A entidade participou do processo deste ano ao marcar presença na plenária ocorrida no estado, quando sugeriu medidas relacionadas ao enfrentamento aos homicídios na adolescência e à agenda do sistema socioeducativo. “Houve grande número de organizações presentes, mas não houve tempo suficiente pra se levantar e avaliar as políticas. A gente sentiu falta disso porque foi dado mais tempo pras falas institucionais, ou seja, dos atores dos governos – federal e local – e um tempo mais restrito pras falas das organizações”.
Outro gargalo visto pelas entidades ouvidas é o formato virtual em parte dos fluxos do PPA, que passou ser adotado a partir deste ano. “A gente entende essa perspectiva de tentar ampliar a participação através das plataformas, mas isso também acaba sendo uma limitação porque muitas pessoas não têm acesso à internet ou têm dificuldade de acessar essas plataformas e entender como elas funcionam, por isso também a plenária presencial deveria ser um espaço maior de escuta. A plenária daqui foi muito mais um momento apenas de rápida apresentação de propostas do que de fato uma escuta”, esquadrinha Carla Moura.
A médica e militante Kota Mulanji, do Fórum de Segurança Alimentar e Nutrição dos Povos Tradicionais de Matriz Africana, também vê limitações no processo. A entidade se engajou no PPA em diferentes pontos do país, como Rio Grande do Sul, São Paulo e Bahia. Propostas como o Programa de Aquisição de Alimentos (PAA) e outras foram colocadas como prioridade pela base do segmento, que foi mobilizado para votar na plataforma virtual.
“Não gosto de falar que o método do PPA seja especificamente ‘positivo’ ou ‘negativo’, mas é complexo. Por exemplo, [para votar] tinha que entrar na plataforma gov.br, tinha que ter uma senha, atualizar a senha, tinha que ter rede de internet, etc. Em um país que hoje é mais desigual, essa desigualdade acaba aparecendo ali no processo. Tinha que ter tido alguma outra forma de votação”, advoga.

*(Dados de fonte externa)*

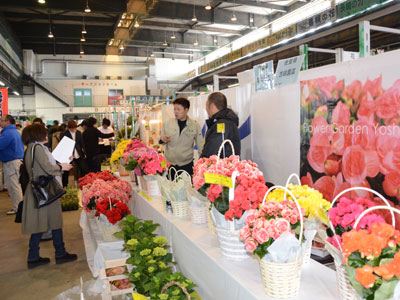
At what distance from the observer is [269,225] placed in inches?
46.3

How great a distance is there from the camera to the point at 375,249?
925 mm

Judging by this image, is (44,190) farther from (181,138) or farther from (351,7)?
(351,7)

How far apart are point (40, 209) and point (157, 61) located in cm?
1961

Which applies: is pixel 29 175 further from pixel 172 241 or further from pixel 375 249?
pixel 375 249

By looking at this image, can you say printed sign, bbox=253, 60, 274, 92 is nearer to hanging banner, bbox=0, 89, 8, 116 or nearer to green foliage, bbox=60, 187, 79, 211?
green foliage, bbox=60, 187, 79, 211

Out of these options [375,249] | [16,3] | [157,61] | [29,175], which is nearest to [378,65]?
[375,249]

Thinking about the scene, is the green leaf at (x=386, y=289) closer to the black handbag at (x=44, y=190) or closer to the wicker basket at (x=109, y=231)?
the wicker basket at (x=109, y=231)

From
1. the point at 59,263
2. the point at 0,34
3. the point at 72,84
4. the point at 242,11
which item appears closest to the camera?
the point at 59,263

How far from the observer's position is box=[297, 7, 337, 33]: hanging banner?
9184 millimetres

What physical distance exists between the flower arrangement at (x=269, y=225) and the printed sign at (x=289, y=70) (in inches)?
75.4

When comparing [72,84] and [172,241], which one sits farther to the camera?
[72,84]

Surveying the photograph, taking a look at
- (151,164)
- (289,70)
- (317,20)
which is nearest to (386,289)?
(151,164)

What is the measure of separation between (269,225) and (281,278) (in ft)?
0.62

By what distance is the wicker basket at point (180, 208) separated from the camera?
89.8 inches
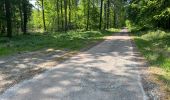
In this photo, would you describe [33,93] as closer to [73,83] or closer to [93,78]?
[73,83]

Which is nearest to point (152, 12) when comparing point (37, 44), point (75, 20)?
point (37, 44)

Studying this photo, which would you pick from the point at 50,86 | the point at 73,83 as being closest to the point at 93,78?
the point at 73,83

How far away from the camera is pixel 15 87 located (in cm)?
880

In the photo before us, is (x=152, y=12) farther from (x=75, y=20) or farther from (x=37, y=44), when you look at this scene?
(x=75, y=20)

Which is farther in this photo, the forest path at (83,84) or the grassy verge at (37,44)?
the grassy verge at (37,44)

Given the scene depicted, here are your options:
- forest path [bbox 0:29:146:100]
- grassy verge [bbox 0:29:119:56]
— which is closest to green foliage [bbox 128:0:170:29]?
grassy verge [bbox 0:29:119:56]

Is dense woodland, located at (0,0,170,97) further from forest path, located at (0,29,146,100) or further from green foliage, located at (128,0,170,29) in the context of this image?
forest path, located at (0,29,146,100)

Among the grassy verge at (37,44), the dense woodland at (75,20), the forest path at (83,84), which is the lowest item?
the forest path at (83,84)

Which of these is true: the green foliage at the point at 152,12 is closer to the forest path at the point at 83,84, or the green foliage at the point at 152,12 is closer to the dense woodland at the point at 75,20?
the dense woodland at the point at 75,20

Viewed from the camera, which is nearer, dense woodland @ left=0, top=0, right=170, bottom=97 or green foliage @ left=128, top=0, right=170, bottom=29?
green foliage @ left=128, top=0, right=170, bottom=29

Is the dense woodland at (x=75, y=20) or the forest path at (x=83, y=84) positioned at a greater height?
the dense woodland at (x=75, y=20)

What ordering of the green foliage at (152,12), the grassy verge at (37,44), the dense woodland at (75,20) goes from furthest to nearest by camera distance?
1. the dense woodland at (75,20)
2. the green foliage at (152,12)
3. the grassy verge at (37,44)

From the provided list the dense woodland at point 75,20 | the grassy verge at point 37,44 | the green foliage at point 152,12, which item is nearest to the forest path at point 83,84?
the grassy verge at point 37,44

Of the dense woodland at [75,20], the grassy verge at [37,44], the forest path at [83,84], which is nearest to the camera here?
the forest path at [83,84]
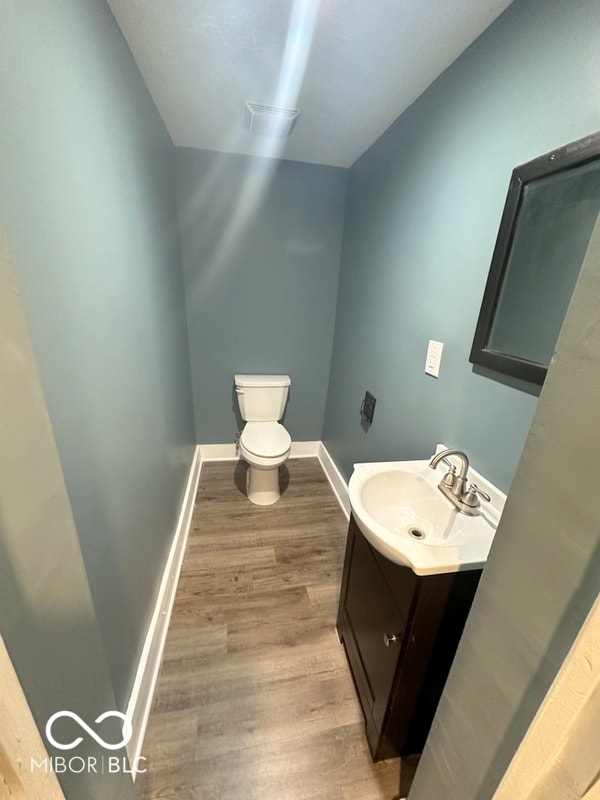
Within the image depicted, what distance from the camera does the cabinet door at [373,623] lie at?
34.5 inches

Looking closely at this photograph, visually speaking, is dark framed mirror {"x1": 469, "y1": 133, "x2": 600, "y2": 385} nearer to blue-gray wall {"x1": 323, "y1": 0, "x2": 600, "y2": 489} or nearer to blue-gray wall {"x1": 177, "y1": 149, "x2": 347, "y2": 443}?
blue-gray wall {"x1": 323, "y1": 0, "x2": 600, "y2": 489}

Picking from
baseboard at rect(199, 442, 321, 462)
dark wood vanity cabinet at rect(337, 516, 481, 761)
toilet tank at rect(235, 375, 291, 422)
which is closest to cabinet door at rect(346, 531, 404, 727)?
dark wood vanity cabinet at rect(337, 516, 481, 761)

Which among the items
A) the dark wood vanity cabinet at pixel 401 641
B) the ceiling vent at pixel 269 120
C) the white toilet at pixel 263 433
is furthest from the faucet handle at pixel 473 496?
the ceiling vent at pixel 269 120

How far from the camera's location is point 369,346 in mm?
1784

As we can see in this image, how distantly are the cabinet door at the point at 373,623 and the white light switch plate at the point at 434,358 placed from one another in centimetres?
70

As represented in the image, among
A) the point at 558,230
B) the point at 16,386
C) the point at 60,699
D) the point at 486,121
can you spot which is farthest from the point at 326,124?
the point at 60,699

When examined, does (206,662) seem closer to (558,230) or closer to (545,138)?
(558,230)

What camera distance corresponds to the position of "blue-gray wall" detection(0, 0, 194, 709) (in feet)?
1.91

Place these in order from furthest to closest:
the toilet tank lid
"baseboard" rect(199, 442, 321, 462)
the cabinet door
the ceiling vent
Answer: "baseboard" rect(199, 442, 321, 462), the toilet tank lid, the ceiling vent, the cabinet door

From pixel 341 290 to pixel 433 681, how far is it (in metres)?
2.08

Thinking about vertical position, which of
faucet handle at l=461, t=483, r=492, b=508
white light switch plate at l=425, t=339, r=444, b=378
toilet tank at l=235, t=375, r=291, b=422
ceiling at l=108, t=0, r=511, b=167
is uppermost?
ceiling at l=108, t=0, r=511, b=167

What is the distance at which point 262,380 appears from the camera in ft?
7.43

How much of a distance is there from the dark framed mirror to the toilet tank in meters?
1.48

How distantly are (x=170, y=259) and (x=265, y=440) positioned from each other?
121 cm
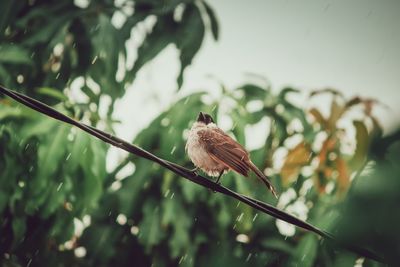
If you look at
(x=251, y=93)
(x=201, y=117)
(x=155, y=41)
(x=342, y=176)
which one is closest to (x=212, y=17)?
(x=155, y=41)

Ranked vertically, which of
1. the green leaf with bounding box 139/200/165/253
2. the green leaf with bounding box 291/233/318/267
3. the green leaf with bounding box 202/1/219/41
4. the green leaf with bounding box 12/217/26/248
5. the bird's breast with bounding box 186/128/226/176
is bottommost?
the green leaf with bounding box 12/217/26/248

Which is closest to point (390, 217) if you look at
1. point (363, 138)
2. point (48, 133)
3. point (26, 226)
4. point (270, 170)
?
point (363, 138)

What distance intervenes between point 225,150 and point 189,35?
1.44 meters

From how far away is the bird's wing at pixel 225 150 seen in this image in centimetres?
317

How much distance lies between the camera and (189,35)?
4.39 m

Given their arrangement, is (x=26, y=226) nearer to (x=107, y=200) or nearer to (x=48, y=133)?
(x=107, y=200)

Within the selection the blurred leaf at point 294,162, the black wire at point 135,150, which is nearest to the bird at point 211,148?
the blurred leaf at point 294,162

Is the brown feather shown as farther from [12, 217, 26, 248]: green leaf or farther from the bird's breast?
[12, 217, 26, 248]: green leaf

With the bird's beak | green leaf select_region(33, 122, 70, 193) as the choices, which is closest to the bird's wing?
the bird's beak

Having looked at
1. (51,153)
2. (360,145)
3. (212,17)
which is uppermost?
(360,145)

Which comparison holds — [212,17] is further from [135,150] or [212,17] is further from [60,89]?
[135,150]

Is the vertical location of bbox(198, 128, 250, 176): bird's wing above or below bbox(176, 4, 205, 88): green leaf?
below

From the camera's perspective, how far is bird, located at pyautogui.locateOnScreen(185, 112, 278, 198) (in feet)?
10.9

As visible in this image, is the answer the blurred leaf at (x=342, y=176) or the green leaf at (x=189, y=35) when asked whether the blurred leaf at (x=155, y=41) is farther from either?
the blurred leaf at (x=342, y=176)
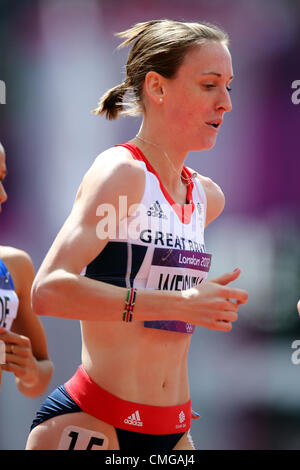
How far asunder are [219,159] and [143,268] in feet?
13.6

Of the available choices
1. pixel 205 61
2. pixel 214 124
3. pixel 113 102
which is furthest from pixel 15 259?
pixel 205 61

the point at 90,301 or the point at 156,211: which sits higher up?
the point at 156,211

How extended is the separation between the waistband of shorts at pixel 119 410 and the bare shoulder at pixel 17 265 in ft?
1.92

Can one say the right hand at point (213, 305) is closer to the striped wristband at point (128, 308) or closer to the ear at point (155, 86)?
the striped wristband at point (128, 308)

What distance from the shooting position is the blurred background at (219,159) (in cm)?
573

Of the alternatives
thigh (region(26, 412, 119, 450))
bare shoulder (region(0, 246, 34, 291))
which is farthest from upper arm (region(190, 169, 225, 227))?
thigh (region(26, 412, 119, 450))

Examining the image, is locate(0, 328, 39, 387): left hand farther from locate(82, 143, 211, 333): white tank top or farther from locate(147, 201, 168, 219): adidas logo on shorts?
locate(147, 201, 168, 219): adidas logo on shorts

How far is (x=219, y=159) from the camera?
20.5 feet

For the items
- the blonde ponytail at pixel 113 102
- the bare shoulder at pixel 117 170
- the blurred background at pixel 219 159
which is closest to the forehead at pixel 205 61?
the blonde ponytail at pixel 113 102

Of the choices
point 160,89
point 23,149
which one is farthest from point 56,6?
point 160,89

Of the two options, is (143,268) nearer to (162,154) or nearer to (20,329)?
(162,154)

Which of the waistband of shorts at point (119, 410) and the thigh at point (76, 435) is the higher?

O secretário de Participação Social do governo argumenta que a desvantagem citada pelo fórum é equacionada pelo caráter não exclusivo da participação virtual, ou seja, pela pluralidade das formas de engajamento no PPA, uma vez que o processo todo envolve debates locais prévios à consulta digital em si. “Ela não substitui a forma de participação territorial, por isso fizemos os Fóruns Interconselhos e as plenárias estaduais. A plataforma é um instrumento complementar às formas mais tradicionais de participação”, afirma Simões, argumentando que estas últimas também possuem limitações.
“O caráter presencial também é excludente porque, se você faz uma plenária em um estado enorme, as pessoas que estão na outra ponta não participam. A plataforma surge, então, como opção para dar espaço e voz a um grupo que não pode se deslocar, e isso ajuda a fazer um processo maior de unificação nacional no PPA Participativo”, emenda o secretário.
Kota Mulanji diz ter sentido falta ainda da participação de atores do parlamento no ciclo de discussão do PPA. “No final, é o Legislativo que vai aprovar isso que estamos discutindo e propondo para o país e, se ele se ausenta do debate, fica parecendo que ele não deu contribuição e não fez a disputa política desde agora. Quando a gente levantou essas questões todas, tudo já estava rodando e não deu tempo travar um diálogo mais profundo com o governo. O lado interessante é que isso fica anotado para um próximo PPA.”